**Exercise:**
Copy the items below verbatim, starting at the first line of the items and ending at the line that contains "3.61 meters", including that line.

##### Data for this exercise #####

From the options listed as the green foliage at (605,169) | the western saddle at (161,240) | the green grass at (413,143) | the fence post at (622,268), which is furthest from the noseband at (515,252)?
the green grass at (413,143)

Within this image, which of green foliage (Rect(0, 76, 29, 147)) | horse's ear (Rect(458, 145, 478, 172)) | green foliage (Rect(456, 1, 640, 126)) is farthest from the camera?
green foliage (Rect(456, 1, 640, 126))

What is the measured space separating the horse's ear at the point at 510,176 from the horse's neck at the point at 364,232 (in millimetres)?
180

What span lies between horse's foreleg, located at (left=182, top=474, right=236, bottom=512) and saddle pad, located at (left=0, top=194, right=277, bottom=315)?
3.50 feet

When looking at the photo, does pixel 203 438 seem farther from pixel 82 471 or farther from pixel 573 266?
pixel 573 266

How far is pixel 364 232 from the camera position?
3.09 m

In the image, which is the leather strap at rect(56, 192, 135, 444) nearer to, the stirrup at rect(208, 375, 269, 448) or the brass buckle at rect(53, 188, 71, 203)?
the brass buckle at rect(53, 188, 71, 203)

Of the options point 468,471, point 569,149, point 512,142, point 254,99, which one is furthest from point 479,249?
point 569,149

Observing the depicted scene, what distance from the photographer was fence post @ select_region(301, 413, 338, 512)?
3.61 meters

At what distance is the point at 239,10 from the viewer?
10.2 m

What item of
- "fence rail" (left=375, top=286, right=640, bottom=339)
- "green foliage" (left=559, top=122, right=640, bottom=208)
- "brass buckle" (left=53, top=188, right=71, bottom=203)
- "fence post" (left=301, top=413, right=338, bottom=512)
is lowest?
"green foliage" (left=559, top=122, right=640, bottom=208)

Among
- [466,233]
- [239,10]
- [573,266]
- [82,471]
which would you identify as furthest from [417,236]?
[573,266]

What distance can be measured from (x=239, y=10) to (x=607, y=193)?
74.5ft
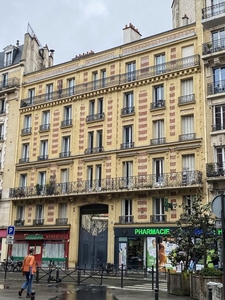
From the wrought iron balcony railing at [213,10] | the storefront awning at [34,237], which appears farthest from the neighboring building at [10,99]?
the wrought iron balcony railing at [213,10]

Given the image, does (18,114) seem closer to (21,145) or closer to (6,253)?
(21,145)

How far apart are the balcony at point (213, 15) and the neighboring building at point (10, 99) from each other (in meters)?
16.0

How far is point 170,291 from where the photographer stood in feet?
45.3

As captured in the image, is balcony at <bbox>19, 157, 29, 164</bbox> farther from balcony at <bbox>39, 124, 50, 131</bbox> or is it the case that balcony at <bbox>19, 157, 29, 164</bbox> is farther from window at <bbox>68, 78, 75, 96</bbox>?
window at <bbox>68, 78, 75, 96</bbox>

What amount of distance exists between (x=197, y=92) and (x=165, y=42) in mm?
4584

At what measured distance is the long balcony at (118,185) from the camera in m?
24.5

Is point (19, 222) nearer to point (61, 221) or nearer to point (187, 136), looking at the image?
point (61, 221)

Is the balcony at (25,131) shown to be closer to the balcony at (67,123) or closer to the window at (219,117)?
the balcony at (67,123)

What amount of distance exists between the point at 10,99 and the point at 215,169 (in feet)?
62.5

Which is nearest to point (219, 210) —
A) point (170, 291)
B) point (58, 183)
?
point (170, 291)

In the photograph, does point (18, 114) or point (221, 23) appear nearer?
point (221, 23)

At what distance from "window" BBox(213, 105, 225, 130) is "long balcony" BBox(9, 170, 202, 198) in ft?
9.82

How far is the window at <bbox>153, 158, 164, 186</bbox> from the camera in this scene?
83.7ft

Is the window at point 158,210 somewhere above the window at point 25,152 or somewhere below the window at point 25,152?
below
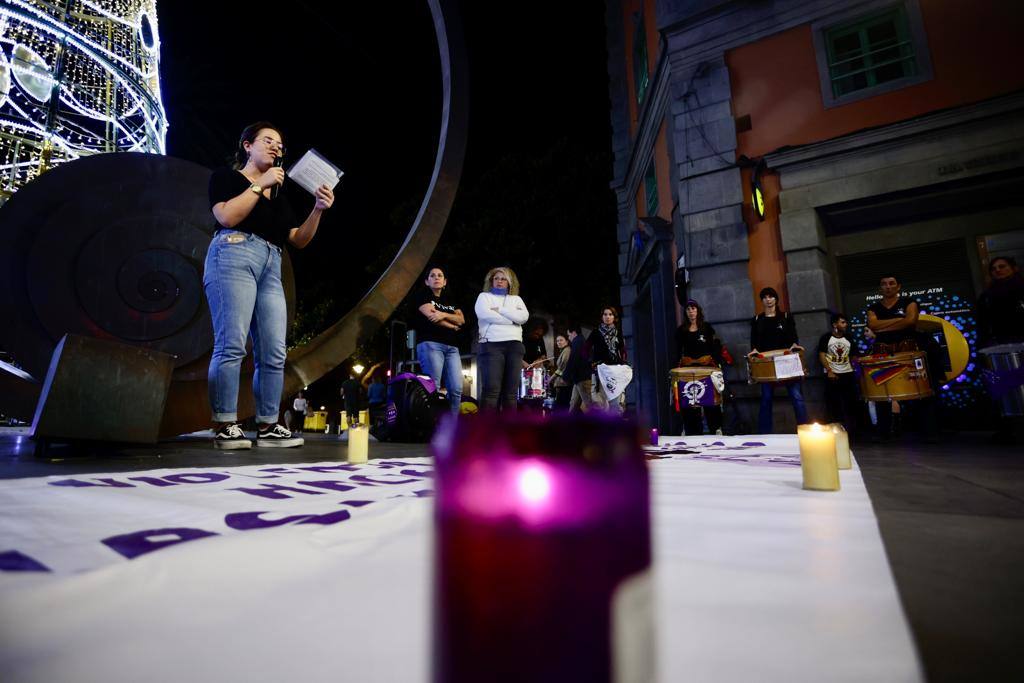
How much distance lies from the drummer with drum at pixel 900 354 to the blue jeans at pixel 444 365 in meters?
3.73

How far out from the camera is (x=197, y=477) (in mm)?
1730

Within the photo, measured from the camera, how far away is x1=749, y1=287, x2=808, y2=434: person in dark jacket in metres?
5.25

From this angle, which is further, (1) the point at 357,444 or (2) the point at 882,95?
(2) the point at 882,95

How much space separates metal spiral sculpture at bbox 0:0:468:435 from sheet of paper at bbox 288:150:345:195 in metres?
1.72

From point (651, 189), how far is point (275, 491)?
894 centimetres

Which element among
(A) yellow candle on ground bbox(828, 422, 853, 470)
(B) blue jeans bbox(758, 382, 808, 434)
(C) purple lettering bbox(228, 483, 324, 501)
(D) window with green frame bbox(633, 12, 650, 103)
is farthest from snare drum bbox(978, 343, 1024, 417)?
(D) window with green frame bbox(633, 12, 650, 103)

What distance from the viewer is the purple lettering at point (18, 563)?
2.13 feet

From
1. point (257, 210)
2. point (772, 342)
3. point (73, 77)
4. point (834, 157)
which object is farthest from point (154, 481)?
point (73, 77)

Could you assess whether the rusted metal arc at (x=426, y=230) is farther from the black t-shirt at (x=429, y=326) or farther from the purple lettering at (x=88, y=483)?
the purple lettering at (x=88, y=483)

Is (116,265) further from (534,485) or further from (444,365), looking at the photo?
(534,485)

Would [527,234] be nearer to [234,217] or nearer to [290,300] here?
[290,300]

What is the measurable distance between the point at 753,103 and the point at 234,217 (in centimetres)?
675

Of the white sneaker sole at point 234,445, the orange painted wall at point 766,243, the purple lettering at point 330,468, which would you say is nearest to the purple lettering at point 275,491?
the purple lettering at point 330,468

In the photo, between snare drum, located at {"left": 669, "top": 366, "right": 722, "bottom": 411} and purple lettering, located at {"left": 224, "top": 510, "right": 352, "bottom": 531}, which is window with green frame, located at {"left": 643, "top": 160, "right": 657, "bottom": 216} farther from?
purple lettering, located at {"left": 224, "top": 510, "right": 352, "bottom": 531}
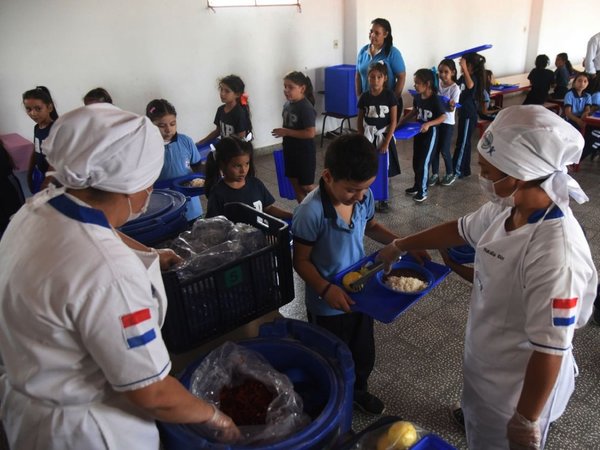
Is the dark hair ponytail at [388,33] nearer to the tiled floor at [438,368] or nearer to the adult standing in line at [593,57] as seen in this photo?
the tiled floor at [438,368]

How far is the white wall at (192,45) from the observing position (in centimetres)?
412

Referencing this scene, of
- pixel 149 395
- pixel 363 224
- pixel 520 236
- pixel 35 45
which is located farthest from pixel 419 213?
pixel 35 45

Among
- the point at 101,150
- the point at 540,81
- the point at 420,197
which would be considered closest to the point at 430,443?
the point at 101,150

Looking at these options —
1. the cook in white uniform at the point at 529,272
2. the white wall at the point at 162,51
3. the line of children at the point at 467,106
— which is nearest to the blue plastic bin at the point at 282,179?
the white wall at the point at 162,51

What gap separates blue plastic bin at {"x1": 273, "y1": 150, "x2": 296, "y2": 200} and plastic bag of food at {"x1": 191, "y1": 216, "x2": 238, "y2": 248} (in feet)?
7.91

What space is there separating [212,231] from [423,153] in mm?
3253

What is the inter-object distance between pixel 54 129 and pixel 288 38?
17.5ft

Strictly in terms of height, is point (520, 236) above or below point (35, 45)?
below

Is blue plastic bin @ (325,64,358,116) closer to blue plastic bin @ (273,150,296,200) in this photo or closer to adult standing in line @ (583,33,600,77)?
blue plastic bin @ (273,150,296,200)

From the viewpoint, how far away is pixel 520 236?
3.59 feet

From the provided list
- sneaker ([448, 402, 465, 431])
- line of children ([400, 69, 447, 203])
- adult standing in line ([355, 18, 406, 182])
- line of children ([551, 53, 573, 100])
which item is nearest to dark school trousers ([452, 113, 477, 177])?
line of children ([400, 69, 447, 203])

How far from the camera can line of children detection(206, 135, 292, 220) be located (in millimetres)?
2014

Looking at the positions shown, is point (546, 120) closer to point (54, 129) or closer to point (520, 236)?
point (520, 236)

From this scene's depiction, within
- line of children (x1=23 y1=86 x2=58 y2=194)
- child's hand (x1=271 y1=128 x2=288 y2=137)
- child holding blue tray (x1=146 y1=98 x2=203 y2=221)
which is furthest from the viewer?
child's hand (x1=271 y1=128 x2=288 y2=137)
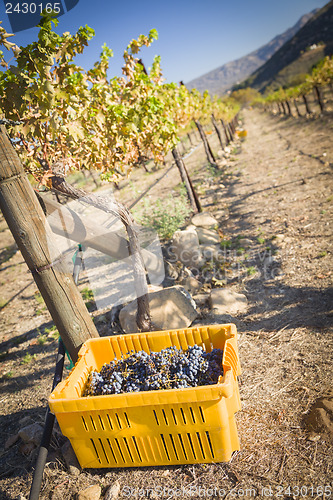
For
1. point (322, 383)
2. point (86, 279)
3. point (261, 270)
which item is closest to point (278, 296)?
point (261, 270)

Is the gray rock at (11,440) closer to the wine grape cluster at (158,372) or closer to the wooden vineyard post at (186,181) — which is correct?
the wine grape cluster at (158,372)

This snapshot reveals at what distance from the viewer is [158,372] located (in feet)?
7.70

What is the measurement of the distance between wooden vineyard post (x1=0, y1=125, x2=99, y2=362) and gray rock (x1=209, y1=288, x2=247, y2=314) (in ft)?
5.93

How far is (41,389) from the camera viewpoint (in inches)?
140

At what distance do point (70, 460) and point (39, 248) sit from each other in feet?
5.72

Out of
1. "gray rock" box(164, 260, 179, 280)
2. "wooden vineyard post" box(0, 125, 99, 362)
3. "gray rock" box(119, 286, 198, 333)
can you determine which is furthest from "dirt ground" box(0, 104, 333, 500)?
"wooden vineyard post" box(0, 125, 99, 362)

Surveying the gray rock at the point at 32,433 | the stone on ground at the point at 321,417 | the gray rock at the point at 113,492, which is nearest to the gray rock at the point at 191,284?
the stone on ground at the point at 321,417

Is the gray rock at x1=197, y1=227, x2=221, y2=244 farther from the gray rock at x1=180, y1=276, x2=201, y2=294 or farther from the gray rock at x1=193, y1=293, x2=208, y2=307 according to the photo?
the gray rock at x1=193, y1=293, x2=208, y2=307

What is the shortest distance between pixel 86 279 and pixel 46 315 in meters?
1.16

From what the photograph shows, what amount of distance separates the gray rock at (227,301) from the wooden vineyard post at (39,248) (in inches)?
71.1

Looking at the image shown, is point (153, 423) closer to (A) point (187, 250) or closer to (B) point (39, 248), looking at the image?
(B) point (39, 248)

#####

**Finished answer:**
From the options listed as the green foliage at (605,169) | the western saddle at (161,240) | the green grass at (413,143) | the fence post at (622,268), which is furthest from the noseband at (515,252)?
the green grass at (413,143)

Within this image, which of green foliage (Rect(0, 76, 29, 147)) | horse's ear (Rect(458, 145, 478, 172)) | green foliage (Rect(456, 1, 640, 126)) is farthest from the camera?
green foliage (Rect(456, 1, 640, 126))

What is the measured space separating the horse's ear at the point at 510,176 from the horse's neck at the point at 364,232 (in millimetres)?
180

What span lies between horse's foreleg, located at (left=182, top=474, right=236, bottom=512) and saddle pad, located at (left=0, top=194, right=277, bottom=315)?
3.50 feet

When looking at the photo, does pixel 203 438 seem farther from pixel 82 471 or farther from pixel 573 266?
pixel 573 266

How far is pixel 364 232 from the camera position?
3.09 m

In the image, which is the leather strap at rect(56, 192, 135, 444) nearer to, the stirrup at rect(208, 375, 269, 448) or the brass buckle at rect(53, 188, 71, 203)?
the brass buckle at rect(53, 188, 71, 203)

Of the options point 468,471, point 569,149, point 512,142, point 254,99, which one is furthest from point 479,249?
point 569,149

Observing the depicted scene, what distance from the photographer was fence post @ select_region(301, 413, 338, 512)?
3.61 meters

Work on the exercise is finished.